Westerwelle sagte, derzeit sei es für solche Fragen noch «zu früh». Bislang gibt es auch noch keine entsprechende Bitte des Übergangsrats der libyschen Rebellen. Der FDP-Politiker betonte: «Die deutsche Kompetenz besteht vor allen Dingen darin, dass wir beim wirtschaftlichen Aufbau helfen können.» Als weiteres Beispiel für deutsche Hilfe nannte er den Aufbau einer unabhängigen Justiz.

Erneut verteidigte Westerwelle die Entscheidung, der Libyen-Resolution im UN-Sicherheitsrat nicht zuzustimmen. «Jeder hat auf seine Art und Weise einen Beitrag geleistet, dass die Zeit des Regimes von Oberst Gaddafi vorbei ist. Wir Deutsche mit unseren politischen Prioritäten, mit unserer gezielten Sanktionspolitik. Das wird auch international sehr geschätzt.»

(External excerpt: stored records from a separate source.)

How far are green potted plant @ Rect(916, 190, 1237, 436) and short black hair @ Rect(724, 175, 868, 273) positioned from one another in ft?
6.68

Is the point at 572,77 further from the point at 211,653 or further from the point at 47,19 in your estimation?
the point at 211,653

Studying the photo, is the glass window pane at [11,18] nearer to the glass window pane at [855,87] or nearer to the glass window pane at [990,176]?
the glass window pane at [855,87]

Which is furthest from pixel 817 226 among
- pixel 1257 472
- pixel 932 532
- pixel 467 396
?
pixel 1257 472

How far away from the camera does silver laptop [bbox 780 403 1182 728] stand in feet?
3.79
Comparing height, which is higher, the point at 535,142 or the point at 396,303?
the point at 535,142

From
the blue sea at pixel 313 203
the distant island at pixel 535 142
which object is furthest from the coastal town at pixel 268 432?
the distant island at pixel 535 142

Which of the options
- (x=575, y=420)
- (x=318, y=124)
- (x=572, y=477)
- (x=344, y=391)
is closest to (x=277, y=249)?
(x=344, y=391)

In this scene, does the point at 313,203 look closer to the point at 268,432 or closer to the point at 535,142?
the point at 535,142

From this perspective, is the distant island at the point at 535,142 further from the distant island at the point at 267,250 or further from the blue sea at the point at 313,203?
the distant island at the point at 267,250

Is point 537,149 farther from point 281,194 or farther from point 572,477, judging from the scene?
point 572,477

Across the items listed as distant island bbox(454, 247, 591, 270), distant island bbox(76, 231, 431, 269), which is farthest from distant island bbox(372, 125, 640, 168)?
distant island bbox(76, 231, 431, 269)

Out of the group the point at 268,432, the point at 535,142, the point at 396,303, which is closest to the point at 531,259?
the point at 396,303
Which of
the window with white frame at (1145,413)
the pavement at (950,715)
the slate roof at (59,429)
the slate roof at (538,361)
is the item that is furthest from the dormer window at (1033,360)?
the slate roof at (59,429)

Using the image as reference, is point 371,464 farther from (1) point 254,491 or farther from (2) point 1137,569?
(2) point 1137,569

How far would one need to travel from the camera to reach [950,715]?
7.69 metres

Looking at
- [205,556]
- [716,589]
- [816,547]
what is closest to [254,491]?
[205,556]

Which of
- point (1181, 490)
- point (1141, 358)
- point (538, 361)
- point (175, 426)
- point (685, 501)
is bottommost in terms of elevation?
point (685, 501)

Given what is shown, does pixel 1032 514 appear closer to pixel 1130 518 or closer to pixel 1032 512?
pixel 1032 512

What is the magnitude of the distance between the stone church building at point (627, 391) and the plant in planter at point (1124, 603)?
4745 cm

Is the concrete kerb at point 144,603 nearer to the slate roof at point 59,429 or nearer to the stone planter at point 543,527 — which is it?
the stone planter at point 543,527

Die Linkspartei lehnt einen Bundeswehr-Einsatz in Libyen weiterhin strikt ab. Der Linke-Abgeordnete Wolfgang Gehrcke warf der Bundesregierung vor, deutsche Soldaten leichtfertig in ein «militärisches Abenteuer» schicken zu wollen. Die Grünen ermahnten den Übergangsrat, Racheaktionen an Vertretern des Gaddafi-Regimes zu verhindern.

Mit deutscher Entwicklungshilfe kann Libyen nicht rechnen. «Dafür ist das Land zu reich», sagte Entwicklungsminister Dirk Niebel (FDP) in Rostock. Allein auf deutschen Konten liegen nach Angaben des Wirtschaftsministeriums derzeit insgesamt 7,2 Milliarden Euro, die von libyschen Staatsfirmen oder dem Privatvermögen des Gaddafi-Clans stammen.